I have this data frame:
df = pd.DataFrame({ "cluster" : ["A", "A", "A", "A", "A", "C", "C", "C", "C"],
"col1": ["0", "0", "1", "1", "0", "1", "0", "1", "0"],
"col2": ["1", "1", "1", "1", "0", "1", "1", "1", "0"] })
and I can't figure out the best way to have a data frame result with this format
col | cluster | avg |
---|---|---|
col1 | A | 0.4 |
col1 | C | 0.5 |
col2 | A | 0.8 |
col2 | C | 0.75 |
I tried using transpose, then melt the cluster, but didn't work. Any help would be highly appreciated!

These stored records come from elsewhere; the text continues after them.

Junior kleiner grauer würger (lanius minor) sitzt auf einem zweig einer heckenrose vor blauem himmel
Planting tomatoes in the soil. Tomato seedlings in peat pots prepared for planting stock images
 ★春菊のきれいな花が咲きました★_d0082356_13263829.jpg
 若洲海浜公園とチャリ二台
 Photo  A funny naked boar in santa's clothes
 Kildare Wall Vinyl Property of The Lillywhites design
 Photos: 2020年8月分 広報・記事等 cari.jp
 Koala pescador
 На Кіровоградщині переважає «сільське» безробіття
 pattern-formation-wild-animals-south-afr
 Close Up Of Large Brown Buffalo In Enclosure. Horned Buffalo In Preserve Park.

My desired result is the table - where all columns (except cluster) are rows, and cluster is melt and the average is calculated for the values of the column for each cluster
CodePudding user response:
Looks like a combination of melt
and groupby
mean
would do the trick. Note that the "col" values are strings in your input, so we also have to convert them to integers first before calculating the mean:
out = (df.melt(['cluster'], var_name='col')
.assign(value=lambda x: x['value'].astype(int))
.groupby(['col', 'cluster'], as_index=False).mean())
Output:
col cluster value
0 col1 A 0.40
1 col1 C 0.50
2 col2 A 0.80
3 col2 C 0.75
CodePudding user response:
You can group by cluster
column and calculate mean of each group then melt
df[['col1', 'col2']] = df[['col1', 'col2']].astype(int)
out = (df.groupby('cluster')
.agg('mean').reset_index()
.melt(id_vars=['cluster'], var_name='col', value_name='avg')
)
print(out)
cluster col avg
0 A col1 0.40
1 C col1 0.50
2 A col2 0.80
3 C col2 0.75